Short Stories, Irish literature, Classics, Modern Fiction, Contemporary Literary Fiction, The Japanese Novel, Post Colonial Asian Fiction, The Legacy of the Austro-Hungarian Empire and quality Historical Novels are Among my Interests








Wednesday, March 30, 2016

The Death of Ivan Ilyich by Leo Tolstoy (1886, translated by Richard Pevear and Larissa Volokhonsky. 2009)

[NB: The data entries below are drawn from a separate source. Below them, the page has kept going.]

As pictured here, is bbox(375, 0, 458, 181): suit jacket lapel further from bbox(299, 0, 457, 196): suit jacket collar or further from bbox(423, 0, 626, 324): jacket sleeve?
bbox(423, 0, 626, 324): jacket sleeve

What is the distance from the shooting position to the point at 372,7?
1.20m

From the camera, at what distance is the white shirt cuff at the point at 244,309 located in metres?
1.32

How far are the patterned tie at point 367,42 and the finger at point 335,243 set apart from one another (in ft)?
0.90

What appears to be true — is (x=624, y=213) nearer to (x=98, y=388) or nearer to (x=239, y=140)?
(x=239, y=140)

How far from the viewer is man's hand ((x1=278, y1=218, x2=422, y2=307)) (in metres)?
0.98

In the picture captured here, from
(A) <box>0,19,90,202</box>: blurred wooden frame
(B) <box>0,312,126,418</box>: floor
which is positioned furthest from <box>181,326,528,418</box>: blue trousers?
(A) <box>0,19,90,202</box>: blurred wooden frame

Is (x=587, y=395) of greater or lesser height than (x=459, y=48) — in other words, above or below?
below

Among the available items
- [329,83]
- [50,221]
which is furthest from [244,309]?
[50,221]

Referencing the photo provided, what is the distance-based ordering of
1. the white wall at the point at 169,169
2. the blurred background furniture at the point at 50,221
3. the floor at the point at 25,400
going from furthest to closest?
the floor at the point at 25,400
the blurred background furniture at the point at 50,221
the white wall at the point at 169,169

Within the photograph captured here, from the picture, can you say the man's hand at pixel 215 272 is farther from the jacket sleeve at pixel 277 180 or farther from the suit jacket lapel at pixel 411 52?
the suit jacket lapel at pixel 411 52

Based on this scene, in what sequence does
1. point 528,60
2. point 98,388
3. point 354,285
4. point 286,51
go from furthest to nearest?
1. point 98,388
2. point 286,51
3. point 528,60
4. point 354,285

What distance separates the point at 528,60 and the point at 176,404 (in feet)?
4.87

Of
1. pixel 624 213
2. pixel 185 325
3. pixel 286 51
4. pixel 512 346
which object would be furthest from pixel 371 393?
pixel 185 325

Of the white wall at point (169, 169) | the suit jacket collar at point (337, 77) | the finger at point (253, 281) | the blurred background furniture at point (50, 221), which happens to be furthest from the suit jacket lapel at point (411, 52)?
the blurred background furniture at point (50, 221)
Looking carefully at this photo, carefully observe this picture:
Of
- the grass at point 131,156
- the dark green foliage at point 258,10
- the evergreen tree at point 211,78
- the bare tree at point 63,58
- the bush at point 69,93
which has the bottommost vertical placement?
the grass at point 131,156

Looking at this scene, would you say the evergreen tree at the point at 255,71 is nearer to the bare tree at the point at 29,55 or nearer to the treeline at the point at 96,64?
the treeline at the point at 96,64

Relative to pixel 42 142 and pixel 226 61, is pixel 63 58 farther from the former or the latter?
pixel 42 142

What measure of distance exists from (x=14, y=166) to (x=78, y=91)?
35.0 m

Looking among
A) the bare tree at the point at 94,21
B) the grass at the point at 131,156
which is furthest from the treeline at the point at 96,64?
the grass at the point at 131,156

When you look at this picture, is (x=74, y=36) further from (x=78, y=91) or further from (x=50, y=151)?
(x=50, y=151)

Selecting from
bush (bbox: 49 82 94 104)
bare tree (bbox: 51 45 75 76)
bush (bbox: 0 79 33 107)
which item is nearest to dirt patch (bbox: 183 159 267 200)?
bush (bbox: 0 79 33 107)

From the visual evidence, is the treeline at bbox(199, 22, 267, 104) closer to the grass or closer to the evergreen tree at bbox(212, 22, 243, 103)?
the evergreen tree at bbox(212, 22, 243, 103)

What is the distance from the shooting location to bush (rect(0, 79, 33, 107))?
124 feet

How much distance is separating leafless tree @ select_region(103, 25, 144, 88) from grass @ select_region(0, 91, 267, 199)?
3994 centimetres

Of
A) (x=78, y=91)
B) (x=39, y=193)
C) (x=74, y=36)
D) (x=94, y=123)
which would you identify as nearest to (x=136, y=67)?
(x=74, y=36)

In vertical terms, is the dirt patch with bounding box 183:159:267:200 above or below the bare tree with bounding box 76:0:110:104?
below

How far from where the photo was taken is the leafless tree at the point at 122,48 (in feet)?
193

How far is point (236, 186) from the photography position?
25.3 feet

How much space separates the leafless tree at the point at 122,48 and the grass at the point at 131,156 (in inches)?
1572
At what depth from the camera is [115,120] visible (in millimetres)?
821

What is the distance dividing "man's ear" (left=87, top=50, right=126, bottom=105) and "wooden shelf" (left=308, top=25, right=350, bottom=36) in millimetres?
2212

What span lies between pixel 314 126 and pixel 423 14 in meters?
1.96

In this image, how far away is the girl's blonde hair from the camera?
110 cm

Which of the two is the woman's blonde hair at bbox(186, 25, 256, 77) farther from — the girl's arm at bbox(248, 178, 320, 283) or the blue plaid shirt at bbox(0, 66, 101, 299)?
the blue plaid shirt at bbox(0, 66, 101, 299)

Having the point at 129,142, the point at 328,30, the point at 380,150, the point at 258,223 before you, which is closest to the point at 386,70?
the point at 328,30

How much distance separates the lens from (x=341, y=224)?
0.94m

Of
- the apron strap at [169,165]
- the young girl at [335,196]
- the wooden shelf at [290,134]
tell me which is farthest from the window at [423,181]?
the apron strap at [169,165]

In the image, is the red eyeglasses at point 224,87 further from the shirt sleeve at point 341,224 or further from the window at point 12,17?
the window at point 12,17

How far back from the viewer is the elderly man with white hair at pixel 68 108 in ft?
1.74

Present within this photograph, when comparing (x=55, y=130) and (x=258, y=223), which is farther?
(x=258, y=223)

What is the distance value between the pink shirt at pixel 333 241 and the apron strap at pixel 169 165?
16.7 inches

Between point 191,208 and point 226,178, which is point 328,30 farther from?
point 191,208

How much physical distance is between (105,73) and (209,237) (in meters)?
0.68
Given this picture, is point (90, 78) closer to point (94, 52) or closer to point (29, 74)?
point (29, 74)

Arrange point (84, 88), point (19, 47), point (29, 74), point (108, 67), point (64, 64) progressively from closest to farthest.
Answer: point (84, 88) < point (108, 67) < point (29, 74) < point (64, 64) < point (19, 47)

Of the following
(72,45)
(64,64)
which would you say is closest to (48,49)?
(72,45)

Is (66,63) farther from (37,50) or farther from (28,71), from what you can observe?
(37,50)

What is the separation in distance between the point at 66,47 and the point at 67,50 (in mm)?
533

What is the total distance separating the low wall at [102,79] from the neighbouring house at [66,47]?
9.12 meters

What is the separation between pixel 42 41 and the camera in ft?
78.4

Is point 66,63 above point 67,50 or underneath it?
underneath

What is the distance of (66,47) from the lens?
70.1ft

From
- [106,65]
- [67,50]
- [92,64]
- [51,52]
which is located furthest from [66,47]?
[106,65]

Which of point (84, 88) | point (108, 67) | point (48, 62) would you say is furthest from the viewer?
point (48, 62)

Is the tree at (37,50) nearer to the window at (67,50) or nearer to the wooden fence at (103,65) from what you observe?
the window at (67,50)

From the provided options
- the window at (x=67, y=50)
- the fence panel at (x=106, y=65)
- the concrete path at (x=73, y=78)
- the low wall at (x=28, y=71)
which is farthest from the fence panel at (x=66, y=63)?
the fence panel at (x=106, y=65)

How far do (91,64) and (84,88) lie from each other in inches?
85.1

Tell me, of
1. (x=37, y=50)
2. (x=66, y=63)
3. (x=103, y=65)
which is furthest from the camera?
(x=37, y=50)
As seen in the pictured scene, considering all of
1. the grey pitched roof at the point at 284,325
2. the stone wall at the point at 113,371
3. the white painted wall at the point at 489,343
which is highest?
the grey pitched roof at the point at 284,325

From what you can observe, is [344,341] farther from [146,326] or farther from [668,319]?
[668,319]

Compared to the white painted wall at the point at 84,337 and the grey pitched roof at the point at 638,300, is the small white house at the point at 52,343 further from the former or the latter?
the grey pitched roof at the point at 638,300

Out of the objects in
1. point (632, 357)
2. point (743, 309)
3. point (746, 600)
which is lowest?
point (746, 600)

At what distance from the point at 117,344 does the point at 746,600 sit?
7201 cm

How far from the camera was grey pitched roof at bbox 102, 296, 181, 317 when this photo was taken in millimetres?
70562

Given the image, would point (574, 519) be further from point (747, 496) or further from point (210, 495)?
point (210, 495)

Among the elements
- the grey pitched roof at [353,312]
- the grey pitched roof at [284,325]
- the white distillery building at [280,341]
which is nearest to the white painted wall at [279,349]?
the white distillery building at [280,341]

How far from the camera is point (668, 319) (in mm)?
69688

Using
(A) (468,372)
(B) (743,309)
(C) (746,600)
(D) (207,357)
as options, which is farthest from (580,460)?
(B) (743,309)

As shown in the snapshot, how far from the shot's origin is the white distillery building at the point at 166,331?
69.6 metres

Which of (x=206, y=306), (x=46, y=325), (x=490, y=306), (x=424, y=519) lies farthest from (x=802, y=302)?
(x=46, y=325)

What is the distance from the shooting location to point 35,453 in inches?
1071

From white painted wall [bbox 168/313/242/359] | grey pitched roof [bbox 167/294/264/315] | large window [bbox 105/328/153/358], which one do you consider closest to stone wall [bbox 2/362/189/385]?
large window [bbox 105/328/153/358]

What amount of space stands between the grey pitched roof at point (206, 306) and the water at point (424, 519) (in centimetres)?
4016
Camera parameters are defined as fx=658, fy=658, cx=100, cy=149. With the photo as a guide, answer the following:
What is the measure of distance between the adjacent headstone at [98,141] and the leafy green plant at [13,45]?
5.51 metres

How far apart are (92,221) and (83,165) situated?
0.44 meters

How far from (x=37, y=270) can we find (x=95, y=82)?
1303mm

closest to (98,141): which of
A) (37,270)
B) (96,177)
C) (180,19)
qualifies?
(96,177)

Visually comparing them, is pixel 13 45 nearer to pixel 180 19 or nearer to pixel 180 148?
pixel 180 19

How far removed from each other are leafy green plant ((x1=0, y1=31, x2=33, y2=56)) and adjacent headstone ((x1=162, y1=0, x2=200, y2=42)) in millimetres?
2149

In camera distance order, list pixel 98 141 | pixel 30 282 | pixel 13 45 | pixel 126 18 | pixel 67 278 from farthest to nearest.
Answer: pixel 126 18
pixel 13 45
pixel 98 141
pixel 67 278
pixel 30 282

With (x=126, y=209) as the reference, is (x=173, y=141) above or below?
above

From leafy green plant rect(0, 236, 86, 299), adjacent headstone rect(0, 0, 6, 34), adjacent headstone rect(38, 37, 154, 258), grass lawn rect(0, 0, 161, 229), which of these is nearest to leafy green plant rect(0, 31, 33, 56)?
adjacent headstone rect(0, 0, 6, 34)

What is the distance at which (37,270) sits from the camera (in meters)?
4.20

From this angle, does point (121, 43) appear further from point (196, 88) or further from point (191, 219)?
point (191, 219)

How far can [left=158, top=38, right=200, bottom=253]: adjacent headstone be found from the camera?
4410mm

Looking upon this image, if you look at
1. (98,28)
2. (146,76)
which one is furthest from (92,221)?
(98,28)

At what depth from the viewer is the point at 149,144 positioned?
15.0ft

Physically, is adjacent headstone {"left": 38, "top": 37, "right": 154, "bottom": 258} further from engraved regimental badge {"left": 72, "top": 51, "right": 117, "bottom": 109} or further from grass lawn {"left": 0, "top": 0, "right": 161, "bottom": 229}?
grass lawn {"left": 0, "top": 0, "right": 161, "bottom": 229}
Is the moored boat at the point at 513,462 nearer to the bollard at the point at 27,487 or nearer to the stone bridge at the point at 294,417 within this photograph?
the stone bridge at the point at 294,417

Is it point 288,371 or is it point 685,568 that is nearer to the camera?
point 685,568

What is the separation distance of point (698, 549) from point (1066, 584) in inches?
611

            Leo Tolstoy. 1828 to 1910

            At 76.                                    While an Officer in the Russian
                                                          Army during the Crimean War, at 20

Since beginning The Reading Life in July 2009 I have read  War and Peace, Anna Karenina as well as a few short stories by Leo Tolstoy.  Having recently watched an episode of the BBC adoption of   War and Peace, I have taken on a desire to read it for the forth time, hopefully this year.  

In addition to the major novels, the highly regarded translation team of Richard  Pevear and Larissa Volokhonsky have published a volume including "The Death of Ivan Illyich" (some treat it as a novella) and ten other short works of fiction. 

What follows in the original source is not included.